Insert, on duplicate update in PostgreSQL?

Questions : Insert, on duplicate update in PostgreSQL?

Several months ago I learned from an answer on Stack Overflow how to perform multiple updates at once in MySQL using the following syntax:

INSERT INTO table (id, field, field2) VALUES (1, A, X), (2, B, Y), (3, C, Z) ON DUPLICATE KEY UPDATE field=VALUES(Col1), field2=VALUES(Col2); 

I’ve now switched over to PostgreSQL and apparently this is not correct. It’s referring to all the correct tables so I assume it’s a matter of different keywords being used but I’m not sure where in the PostgreSQL documentation this is covered.

To clarify, I want to insert several things and if they already exist to update them.

Total Answers: 16 Answers 16


Popular Answers:

  1. PostgreSQL since version 9.5 has UPSERT syntax, with ON CONFLICT clause. with the following syntax (similar to MySQL)

    INSERT INTO the_table (id, column_1, column_2) VALUES (1, 'A', 'X'), (2, 'B', 'Y'), (3, 'C', 'Z') ON CONFLICT (id) DO UPDATE SET column_1 = excluded.column_1, column_2 = excluded.column_2; 

    Searching postgresql’s email group archives for “upsert” leads to finding an example of doing what you possibly want to do, in the manual:

    Example 38-2. Exceptions with UPDATE/INSERT

    This example uses exception handling to perform either UPDATE or INSERT, as appropriate:

    CREATE TABLE db (a INT PRIMARY KEY, b TEXT); CREATE FUNCTION merge_db(key INT, data TEXT) RETURNS VOID AS $$ BEGIN LOOP -- first try to update the key -- note that "a" must be unique UPDATE db SET b = data WHERE a = key; IF found THEN RETURN; END IF; -- not there, so try to insert the key -- if someone else inserts the same key concurrently, -- we could get a unique-key failure BEGIN INSERT INTO db(a,b) VALUES (key, data); RETURN; EXCEPTION WHEN unique_violation THEN -- do nothing, and loop to try the UPDATE again END; END LOOP; END; $$ LANGUAGE plpgsql; SELECT merge_db(1, 'david'); SELECT merge_db(1, 'dennis'); 

    There’s possibly an example of how to do this in bulk, using CTEs in 9.1 and above, in the hackers mailing list:

    WITH foos AS (SELECT (UNNEST(%foo[])).*) updated as (UPDATE foo SET foo.a = foos.a ... RETURNING foo.id) INSERT INTO foo SELECT foos.* FROM foos LEFT JOIN updated USING(id) WHERE updated.id IS NULL; 

    See a_horse_with_no_name’s answer for a clearer example.

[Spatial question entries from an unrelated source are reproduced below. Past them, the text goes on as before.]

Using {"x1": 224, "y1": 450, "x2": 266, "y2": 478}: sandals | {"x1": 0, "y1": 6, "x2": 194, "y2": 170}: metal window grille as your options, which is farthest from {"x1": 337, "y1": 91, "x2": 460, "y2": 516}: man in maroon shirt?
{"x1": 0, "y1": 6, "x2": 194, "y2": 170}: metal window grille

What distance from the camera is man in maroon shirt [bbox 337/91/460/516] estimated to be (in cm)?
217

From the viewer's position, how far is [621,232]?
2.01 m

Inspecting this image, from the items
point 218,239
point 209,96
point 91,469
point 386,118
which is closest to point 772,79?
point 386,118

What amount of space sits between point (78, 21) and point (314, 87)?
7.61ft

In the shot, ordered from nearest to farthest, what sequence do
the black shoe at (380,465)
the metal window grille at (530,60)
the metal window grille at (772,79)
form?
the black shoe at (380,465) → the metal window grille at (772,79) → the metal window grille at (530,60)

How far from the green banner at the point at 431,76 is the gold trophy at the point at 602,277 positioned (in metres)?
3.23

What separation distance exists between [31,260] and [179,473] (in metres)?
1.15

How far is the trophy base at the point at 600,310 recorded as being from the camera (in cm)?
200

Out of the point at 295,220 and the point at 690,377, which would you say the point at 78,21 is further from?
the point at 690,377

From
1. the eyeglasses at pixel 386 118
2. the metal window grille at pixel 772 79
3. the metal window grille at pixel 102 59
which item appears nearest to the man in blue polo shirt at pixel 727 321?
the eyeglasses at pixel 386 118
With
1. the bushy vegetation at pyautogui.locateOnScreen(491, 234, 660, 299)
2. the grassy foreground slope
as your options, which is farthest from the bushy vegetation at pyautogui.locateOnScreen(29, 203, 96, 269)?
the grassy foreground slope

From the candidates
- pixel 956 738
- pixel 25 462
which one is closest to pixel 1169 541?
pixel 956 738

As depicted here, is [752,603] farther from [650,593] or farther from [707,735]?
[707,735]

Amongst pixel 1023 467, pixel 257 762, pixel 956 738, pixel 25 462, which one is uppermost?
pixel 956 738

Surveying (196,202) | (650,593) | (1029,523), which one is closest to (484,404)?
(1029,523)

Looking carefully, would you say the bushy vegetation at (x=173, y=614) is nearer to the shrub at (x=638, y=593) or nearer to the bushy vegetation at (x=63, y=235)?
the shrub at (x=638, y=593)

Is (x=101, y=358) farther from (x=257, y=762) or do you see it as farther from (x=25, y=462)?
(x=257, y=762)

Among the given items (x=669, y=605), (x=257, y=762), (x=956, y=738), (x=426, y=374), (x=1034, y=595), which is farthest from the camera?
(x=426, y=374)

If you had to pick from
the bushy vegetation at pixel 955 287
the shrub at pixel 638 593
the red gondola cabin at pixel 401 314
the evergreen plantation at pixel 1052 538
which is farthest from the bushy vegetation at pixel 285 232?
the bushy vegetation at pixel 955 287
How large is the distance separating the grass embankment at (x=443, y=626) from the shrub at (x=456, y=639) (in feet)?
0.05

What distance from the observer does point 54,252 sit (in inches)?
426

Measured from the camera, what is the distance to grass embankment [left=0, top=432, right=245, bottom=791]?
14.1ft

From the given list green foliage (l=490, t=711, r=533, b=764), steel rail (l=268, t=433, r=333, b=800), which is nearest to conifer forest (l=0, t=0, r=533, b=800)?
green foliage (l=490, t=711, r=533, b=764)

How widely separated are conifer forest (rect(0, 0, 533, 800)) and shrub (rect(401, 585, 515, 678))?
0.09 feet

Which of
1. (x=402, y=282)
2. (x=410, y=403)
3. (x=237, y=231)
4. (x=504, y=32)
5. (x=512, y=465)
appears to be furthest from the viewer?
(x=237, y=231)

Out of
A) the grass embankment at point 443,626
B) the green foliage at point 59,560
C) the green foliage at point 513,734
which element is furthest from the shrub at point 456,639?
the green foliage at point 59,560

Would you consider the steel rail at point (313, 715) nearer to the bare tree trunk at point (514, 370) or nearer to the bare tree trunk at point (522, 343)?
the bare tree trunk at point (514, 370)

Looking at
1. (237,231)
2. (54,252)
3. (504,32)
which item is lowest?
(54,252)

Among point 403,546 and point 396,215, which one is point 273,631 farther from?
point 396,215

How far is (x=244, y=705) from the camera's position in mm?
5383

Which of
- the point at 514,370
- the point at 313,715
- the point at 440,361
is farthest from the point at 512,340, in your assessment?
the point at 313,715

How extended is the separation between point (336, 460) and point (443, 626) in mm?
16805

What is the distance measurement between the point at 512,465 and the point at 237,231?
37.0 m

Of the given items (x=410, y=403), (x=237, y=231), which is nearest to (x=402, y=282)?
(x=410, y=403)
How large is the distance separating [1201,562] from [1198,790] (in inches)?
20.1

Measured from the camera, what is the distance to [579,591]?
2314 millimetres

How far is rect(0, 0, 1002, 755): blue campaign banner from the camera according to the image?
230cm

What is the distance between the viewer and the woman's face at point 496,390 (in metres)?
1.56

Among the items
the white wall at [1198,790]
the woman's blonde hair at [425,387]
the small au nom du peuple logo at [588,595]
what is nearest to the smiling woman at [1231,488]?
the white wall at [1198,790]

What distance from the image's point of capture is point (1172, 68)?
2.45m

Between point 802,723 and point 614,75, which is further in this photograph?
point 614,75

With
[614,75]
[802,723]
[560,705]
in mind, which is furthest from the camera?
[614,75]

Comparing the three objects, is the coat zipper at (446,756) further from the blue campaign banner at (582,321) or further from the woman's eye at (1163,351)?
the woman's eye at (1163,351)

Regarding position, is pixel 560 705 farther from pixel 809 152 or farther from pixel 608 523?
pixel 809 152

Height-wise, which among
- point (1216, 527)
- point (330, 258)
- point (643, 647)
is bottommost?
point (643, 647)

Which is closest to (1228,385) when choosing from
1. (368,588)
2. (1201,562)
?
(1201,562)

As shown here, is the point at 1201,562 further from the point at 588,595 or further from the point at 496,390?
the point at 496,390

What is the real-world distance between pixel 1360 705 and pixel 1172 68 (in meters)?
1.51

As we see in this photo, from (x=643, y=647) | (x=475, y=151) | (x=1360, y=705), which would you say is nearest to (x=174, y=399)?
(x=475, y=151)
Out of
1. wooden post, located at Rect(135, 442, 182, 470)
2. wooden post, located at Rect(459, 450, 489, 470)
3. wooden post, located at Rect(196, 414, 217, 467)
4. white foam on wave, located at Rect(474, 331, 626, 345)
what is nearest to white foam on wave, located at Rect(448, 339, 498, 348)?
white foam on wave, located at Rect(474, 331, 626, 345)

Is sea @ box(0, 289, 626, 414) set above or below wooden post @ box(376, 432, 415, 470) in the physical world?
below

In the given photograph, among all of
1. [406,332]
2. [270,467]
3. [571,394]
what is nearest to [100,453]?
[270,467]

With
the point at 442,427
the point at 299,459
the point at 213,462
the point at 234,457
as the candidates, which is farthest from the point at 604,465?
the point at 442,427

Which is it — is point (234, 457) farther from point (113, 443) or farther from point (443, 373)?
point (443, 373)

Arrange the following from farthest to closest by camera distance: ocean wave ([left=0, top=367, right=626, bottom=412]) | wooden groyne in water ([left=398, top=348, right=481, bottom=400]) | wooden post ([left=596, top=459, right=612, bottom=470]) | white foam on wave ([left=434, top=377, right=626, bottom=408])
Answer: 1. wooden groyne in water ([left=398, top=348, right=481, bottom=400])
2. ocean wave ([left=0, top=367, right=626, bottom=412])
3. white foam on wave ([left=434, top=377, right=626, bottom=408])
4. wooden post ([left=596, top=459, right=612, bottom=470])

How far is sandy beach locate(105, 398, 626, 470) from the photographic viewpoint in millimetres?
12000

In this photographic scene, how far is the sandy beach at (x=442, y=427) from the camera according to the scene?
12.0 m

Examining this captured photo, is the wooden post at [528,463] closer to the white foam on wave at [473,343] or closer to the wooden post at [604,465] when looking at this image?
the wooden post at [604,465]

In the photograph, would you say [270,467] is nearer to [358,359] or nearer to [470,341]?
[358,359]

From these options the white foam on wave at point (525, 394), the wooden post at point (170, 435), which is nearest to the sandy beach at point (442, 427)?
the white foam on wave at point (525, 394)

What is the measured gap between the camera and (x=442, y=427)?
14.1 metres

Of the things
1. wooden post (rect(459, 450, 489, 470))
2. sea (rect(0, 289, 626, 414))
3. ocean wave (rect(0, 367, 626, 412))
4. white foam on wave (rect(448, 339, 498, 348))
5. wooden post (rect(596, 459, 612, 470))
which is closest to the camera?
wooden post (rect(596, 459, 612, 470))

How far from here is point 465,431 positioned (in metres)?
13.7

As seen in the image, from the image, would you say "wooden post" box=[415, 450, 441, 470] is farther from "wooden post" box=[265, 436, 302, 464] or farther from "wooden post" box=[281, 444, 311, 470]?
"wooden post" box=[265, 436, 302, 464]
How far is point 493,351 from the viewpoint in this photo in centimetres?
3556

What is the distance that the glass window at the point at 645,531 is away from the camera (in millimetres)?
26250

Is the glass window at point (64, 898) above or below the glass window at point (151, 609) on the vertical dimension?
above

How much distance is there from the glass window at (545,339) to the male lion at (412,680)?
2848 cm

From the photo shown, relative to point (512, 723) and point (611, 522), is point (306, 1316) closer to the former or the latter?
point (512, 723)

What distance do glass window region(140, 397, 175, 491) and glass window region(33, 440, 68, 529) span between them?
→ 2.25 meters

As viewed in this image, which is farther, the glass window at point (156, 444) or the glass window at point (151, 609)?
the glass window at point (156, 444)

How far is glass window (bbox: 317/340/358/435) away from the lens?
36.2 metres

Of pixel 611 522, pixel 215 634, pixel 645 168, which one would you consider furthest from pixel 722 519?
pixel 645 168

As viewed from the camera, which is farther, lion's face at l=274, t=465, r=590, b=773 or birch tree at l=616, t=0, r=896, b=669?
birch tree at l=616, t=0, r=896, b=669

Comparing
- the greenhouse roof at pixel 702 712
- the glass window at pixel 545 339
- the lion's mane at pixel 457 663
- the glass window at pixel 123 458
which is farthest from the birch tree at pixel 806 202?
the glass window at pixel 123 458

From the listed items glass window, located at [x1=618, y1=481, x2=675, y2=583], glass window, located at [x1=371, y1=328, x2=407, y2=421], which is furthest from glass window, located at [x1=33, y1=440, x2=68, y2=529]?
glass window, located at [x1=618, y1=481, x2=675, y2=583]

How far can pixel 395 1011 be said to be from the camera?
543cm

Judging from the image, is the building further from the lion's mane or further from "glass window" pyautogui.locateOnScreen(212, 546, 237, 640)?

  2. With PostgreSQL 9.1 this can be achieved using a writeable CTE (common table expression):

    WITH new_values (id, field1, field2) as ( values (1, 'A', 'X'), (2, 'B', 'Y'), (3, 'C', 'Z') ), upsert as ( update mytable m set field1 = nv.field1, field2 = nv.field2 FROM new_values nv WHERE m.id = nv.id RETURNING m.* ) INSERT INTO mytable (id, field1, field2) SELECT id, field1, field2 FROM new_values WHERE NOT EXISTS (SELECT 1 FROM upsert up WHERE up.id = new_values.id) 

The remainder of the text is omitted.